このスキー場はもう何度も来ている所で、地形はほぼ私の記憶にインプットされており、従って、新奇さが少なく飽きてきましたが、興味を維持するために、それぞれの滑降に課題を付します。風景を見ながらゆっくり滑り降りるとか、初心者用のゆるい斜面のコースをできるだけ直滑降する等。下山コースができてからは、しばらくこれに執着しましたが、下に行くほど気温が高いため雪が湿っていて滑りにくくなる。


さて、そんなことで、今回はゲレンデの営業終了時刻には山頂にいて、沈む夕陽を受けた雪山を鑑賞してからゴンドラ駅まで硬い雪を楽しみながら最後の一本としようと思いました。


それで、運転終了時刻ぎりぎりに乗ったリフトで、山頂にゆき、湯沢高原に対峙する西日を受けてピンク色の雪峰群を見渡し、夕陽が沈むにつれ少しずつ陽を受けている面積が頂のほうに縮んでゆき、赤みも薄らいでゆくのを時間をかけて眺めました。自分の居るところはもう陽が当たっていません。足元の雪は硬く凍り始めて歩くとカリカリ鳴ります。
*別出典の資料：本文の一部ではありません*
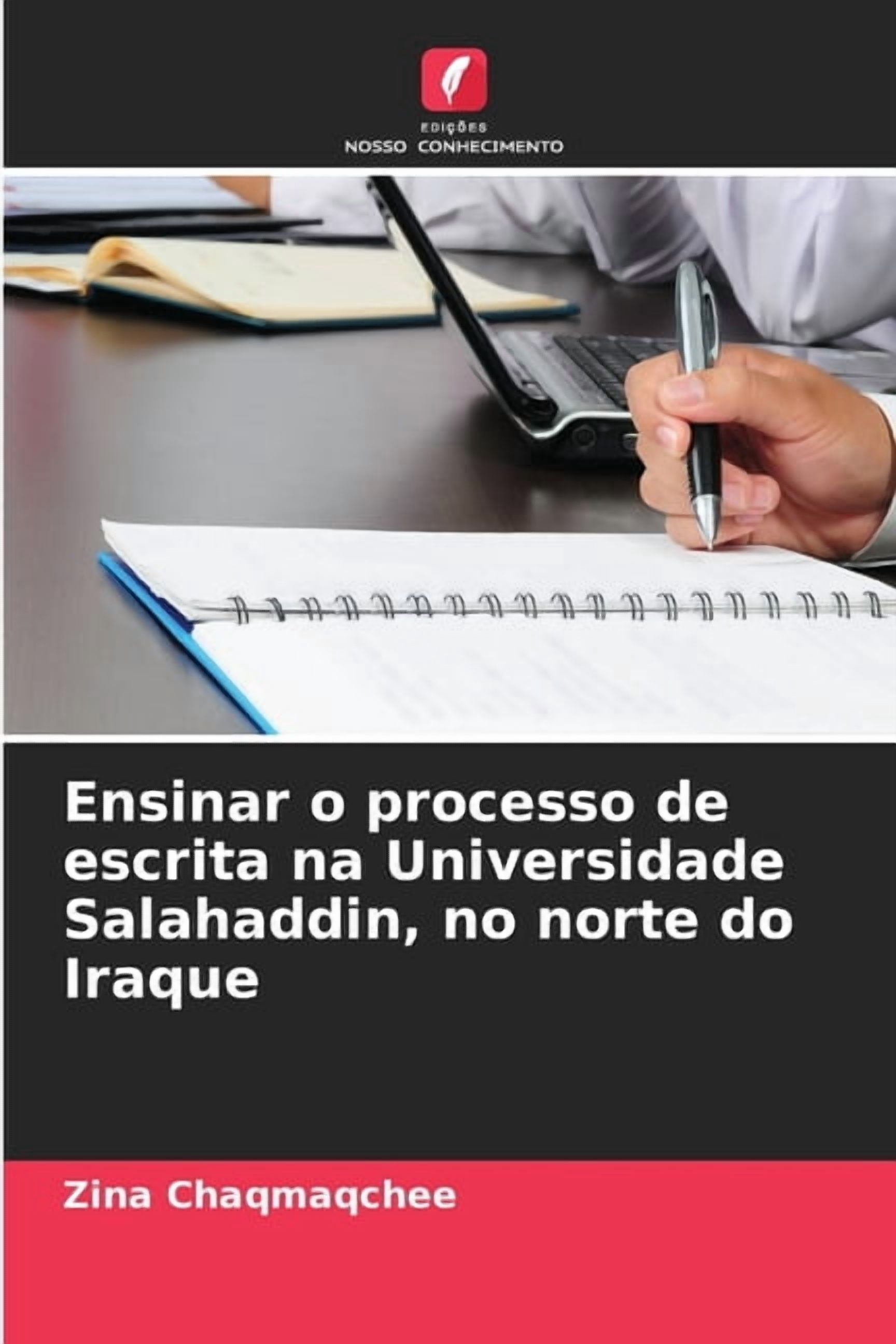 Ensinar o processo de escrita na Universidade Salahaddin, no norte do Iraque, (Paperback)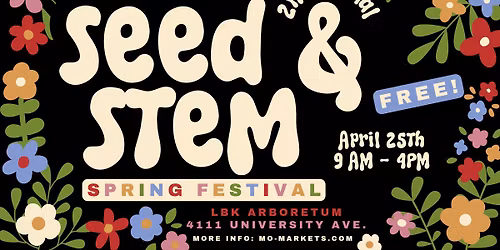 2nd Annual Seed & Stem Festival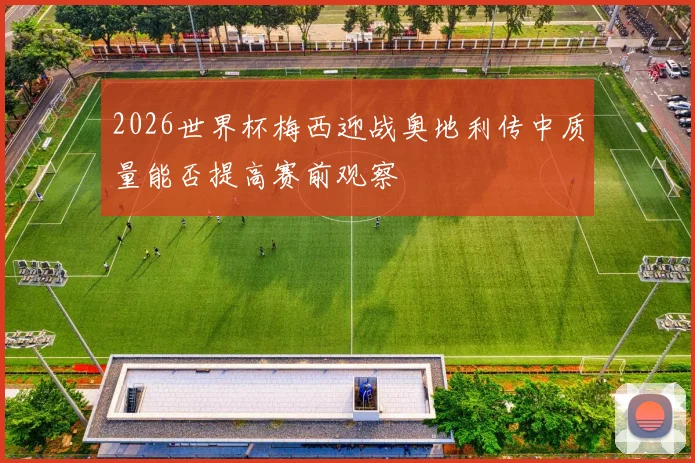 2026世界杯梅西迎战奥地利传中质量能否提高赛前观察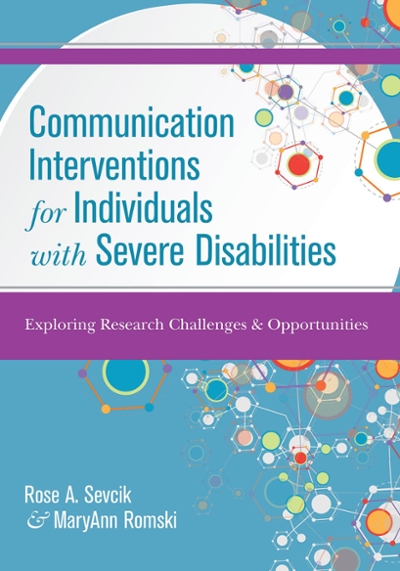 Examining the Science and Practice of Communication Interventions for Individuals with Severe Disabilities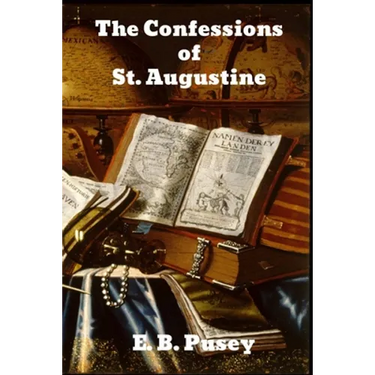 The Confessions of Saint Augustine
名残り惜しそうに山頂にたたずんでいたスノーボーダーやスキーヤーたちは少しずつ減っていき、ついにあたりにゲレンデスタッフしか居なくなると、ショートスキーの私はゆっくり下ってゆきます。


途中でストップして、また、血の気のなくなりかけた瀕死の人の横顔のような白い山々の嶺を見ます。そしてついに臨終のときがせまります・・・。


ゲレンデスタッフたちが、客がみな下ったことを確かめるためそれぞれのコースをしらみつぶしに下ってきます。雪嶺はついに色彩を失い、空の薄くなった青とまぶしさを失った雪の白のみが残ります。上からスタッフが「どうかしましたか」と心配そうにたずねます。


「いえなんでもないんです」というジェスチャーをして、私は沈む太陽に遅れじと、雪を削って下っていきました。